But, if past is precedent, the highest hydras who head calcified fiefdoms at CIA can be expected to resist any real control from the top. They are more likely to try to co-opt top management or make end runs around it. This is not new.
Most senior CIA operations officers, in particular, have never been comfortable with meaningful supervision, lest it lead to reining them in or impinging on their ample budgets. With secrecy always in play (including strict application of the "need-to-know" principle), Burns will need a good deputy -- preferably a strong outsider -- to avoid being blind-sided or diddled.
Burns lacks proven experience managing organizations as large and variegated as the agency, so the jury is out on whether he will be able to do it.
One endemic challenge is to ensure that substantive intelligence analysis is not tainted by CIA's operations. In recent years, analysts have been thrown together with operations officers, making it very difficult for analysts to maintain the distance needed to evaluate objectively the efficacy of policies and actions in which operations colleagues close by are fully engaged.
A Far Cry From Truman's Vision.
President Harry S. Truman wanted a CIA to which he could turn to get unbiased reporting "without treatment" is the way he put it. He became very critical of what he saw the CIA become.

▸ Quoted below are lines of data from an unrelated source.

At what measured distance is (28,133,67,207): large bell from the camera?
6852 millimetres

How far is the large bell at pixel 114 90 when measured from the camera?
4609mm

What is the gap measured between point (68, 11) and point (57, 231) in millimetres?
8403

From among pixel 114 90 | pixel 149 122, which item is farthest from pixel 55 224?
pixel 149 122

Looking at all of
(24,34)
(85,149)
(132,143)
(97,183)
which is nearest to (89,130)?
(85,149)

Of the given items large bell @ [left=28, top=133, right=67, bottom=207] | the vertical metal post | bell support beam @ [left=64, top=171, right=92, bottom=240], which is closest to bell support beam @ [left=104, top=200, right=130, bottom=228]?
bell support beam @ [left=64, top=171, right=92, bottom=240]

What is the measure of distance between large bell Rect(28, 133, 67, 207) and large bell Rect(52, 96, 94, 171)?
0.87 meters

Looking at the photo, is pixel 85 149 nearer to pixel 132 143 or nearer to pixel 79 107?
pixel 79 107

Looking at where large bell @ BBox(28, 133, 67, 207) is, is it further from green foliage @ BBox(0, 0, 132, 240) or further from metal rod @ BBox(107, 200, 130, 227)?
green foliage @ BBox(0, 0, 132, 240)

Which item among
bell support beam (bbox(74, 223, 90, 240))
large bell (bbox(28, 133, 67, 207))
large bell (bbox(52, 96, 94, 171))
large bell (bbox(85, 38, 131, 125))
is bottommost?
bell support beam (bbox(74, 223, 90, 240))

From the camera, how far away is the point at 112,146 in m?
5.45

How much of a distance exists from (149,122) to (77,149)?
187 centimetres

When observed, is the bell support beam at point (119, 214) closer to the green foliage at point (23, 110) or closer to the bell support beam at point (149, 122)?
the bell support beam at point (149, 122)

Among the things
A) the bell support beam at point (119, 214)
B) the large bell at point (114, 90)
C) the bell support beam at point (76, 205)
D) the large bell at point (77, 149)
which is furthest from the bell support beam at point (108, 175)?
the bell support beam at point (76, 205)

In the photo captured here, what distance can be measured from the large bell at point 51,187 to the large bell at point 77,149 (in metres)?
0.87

Exactly one month after John Kennedy was assassinated, the Washington Post published an op-ed titled "Limit CIA Role to Intelligence." The first sentence of that op-ed on Dec. 22, 1963, read, "I think it has become necessary to take another look at the purpose and operations of our Central Intelligence Agency."

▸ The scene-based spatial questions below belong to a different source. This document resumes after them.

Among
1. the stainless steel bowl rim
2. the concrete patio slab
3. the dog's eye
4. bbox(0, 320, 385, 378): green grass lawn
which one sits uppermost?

The op-ed author was Truman himself, who spearheaded the establishment of the CIA right after World War II to better coordinate U.S. intelligence gathering. [Full text of Truman piece.]
But the spy agency had lurched off in what Truman thought were troubling directions. And not only Truman. Sadly, the concerns expressed in that op-ed namely that he had inadvertently helped create a Frankenstein monster are as valid today as they were in late 1963, if not more so.
CIA's focus had by then become a far cry, in Truman's words, from "the original reason why I thought it necessary to organize this Agency...and what I expected it to do." It was "charged with the collection of all intelligence reports from every available source, and to have those reports reach me as President without Department 'treatment' or interpretations."
As the agency's operational side accumulates more and more funding and is more and more drawn into paramilitary operations, drone targeting and the like, Burns faces a formidable challenge to gain control of it.
He will need to pry CIA analysts away from their roles supporting (and instinctively rooting for) those operations, and create enough distance for them to objectively weigh the efficacy and the wider fallout and implications. This would help move the agency back on track after decades of politicization and, at times, prevarication.